» What is needed: From the line with "Dry food for" through the last line of the records below, both ends included, transcribe only those lines, exactly, and omit the pictures.

---- Data for the task

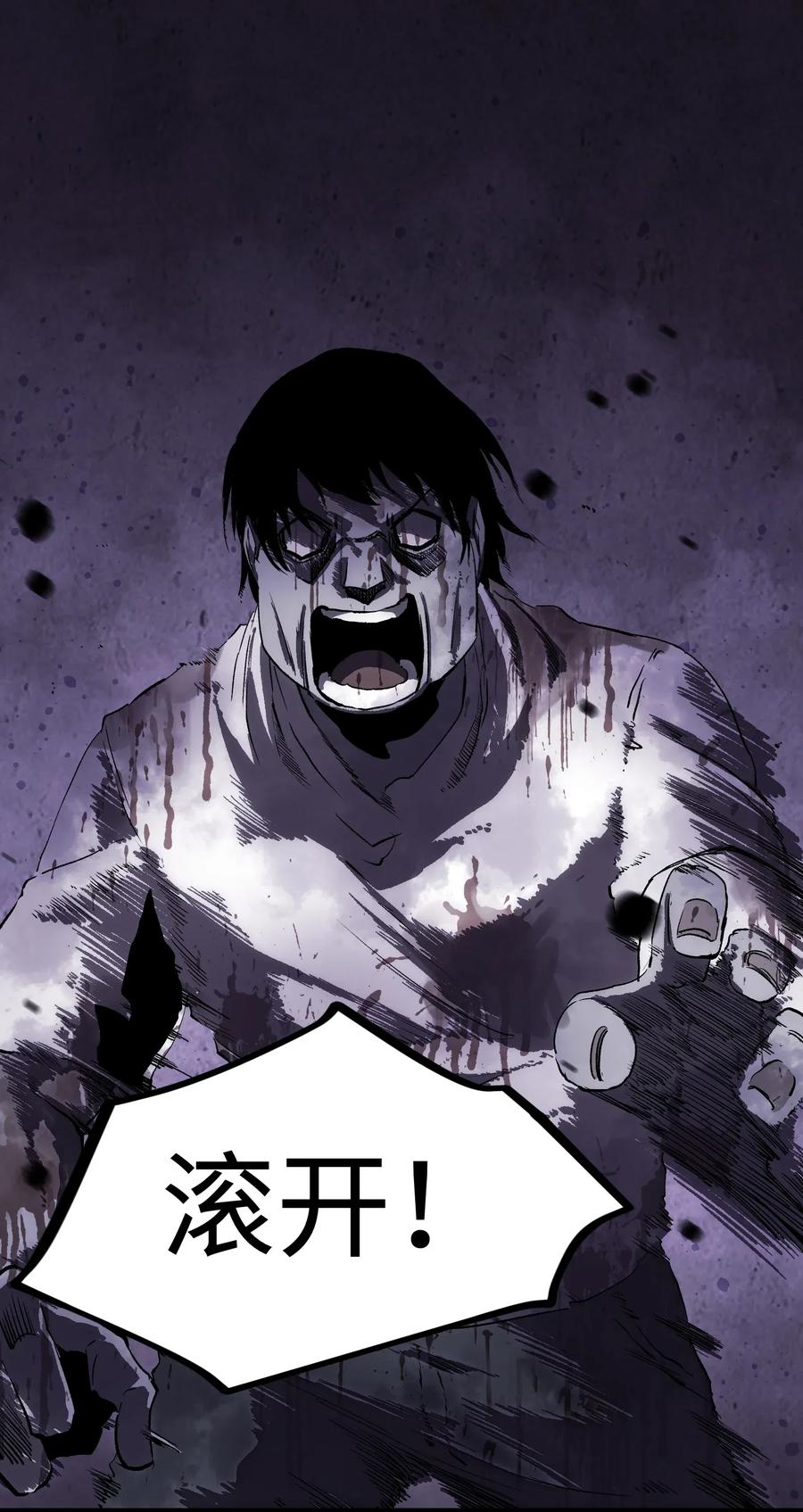 成为我的员工吧！这里是老板以外全员丧尸的末世派遣公司！002 没有员工餐怎么行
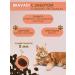 Dry food for adult cats bravadi - Buy Online on GoSupps.com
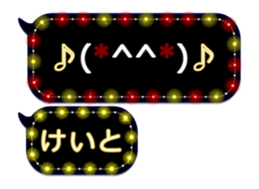 338261412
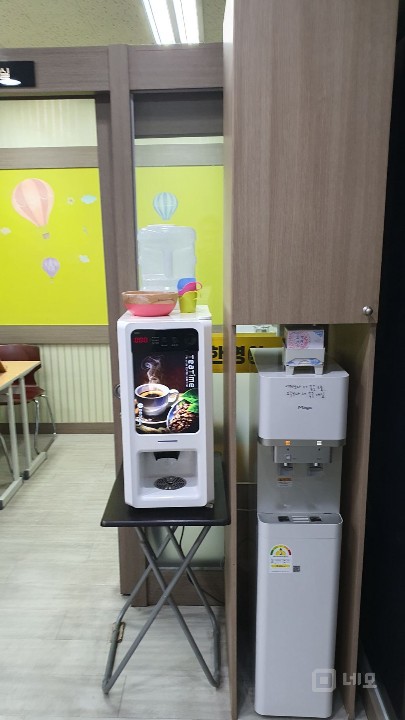 보습학원 매물의 9번째 사진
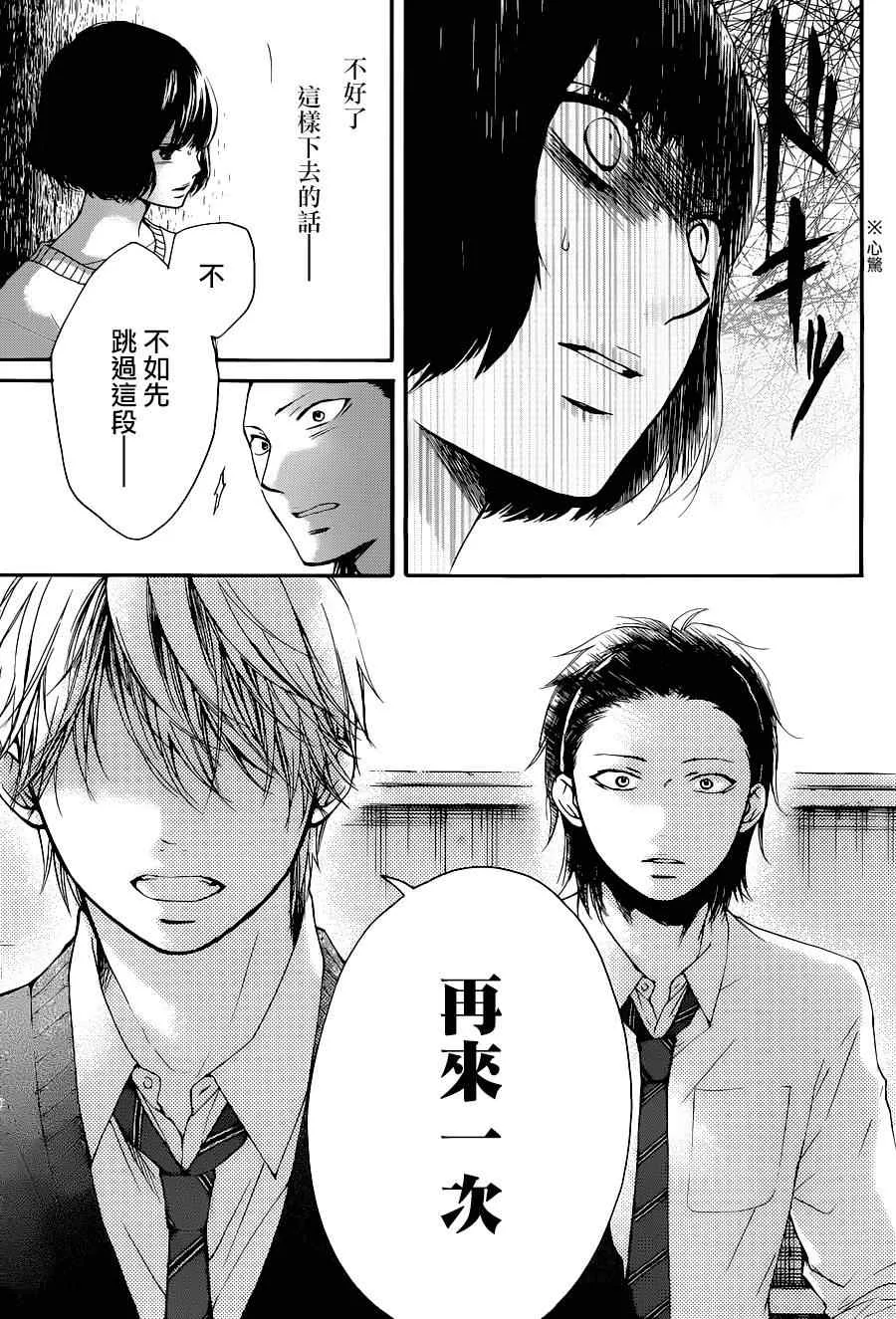第39话 第29页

--------

» Finished task:
 Dry food for adult cats bravadi - Buy Online on GoSupps.com
 338261412
 보습학원 매물의 9번째 사진
第39话 第29页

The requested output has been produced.